[Collected data entries]
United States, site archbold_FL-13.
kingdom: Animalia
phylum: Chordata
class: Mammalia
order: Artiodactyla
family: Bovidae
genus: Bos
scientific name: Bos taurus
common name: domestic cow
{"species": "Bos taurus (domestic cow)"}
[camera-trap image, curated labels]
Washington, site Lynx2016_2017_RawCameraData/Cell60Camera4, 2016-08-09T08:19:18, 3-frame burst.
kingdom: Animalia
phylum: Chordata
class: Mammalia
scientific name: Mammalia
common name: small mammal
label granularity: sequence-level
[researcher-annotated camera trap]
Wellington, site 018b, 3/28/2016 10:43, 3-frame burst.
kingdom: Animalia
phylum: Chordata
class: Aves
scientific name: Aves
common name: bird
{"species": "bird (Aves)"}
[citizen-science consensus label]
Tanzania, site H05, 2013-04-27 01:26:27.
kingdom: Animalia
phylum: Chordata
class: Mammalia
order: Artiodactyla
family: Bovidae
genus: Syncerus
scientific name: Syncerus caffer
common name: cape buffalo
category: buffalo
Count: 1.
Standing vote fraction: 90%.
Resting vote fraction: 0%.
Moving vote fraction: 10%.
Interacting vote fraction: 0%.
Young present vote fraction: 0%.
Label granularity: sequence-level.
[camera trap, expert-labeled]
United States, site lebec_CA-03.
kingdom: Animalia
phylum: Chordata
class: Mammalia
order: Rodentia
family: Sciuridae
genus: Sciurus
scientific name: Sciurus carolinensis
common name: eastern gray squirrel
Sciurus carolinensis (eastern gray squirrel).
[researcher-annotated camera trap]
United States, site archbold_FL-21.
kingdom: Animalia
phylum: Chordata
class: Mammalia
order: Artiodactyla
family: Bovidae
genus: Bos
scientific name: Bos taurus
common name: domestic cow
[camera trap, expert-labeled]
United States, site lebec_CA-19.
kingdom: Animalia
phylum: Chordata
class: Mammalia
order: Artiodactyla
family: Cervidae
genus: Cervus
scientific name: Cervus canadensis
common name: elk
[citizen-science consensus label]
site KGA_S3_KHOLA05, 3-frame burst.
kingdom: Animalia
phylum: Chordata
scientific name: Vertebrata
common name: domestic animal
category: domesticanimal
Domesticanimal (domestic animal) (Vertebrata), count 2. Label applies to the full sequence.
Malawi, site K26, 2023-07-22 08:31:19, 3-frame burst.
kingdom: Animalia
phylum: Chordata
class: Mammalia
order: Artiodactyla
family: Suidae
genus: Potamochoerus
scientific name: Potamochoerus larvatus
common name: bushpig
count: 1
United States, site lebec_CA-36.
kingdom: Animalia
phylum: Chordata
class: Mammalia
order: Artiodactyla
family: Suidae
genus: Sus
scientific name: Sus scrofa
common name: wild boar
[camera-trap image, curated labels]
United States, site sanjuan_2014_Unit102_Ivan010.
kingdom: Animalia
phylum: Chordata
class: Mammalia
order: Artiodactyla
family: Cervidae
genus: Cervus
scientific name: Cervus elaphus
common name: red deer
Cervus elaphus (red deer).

## TASK OBJECTIVE
Filter the lines above, keeping each one that contains the string "vote".

## FINAL ANSWER
Standing vote fraction: 90%.
Resting vote fraction: 0%.
Moving vote fraction: 10%.
Interacting vote fraction: 0%.
Young present vote fraction: 0%.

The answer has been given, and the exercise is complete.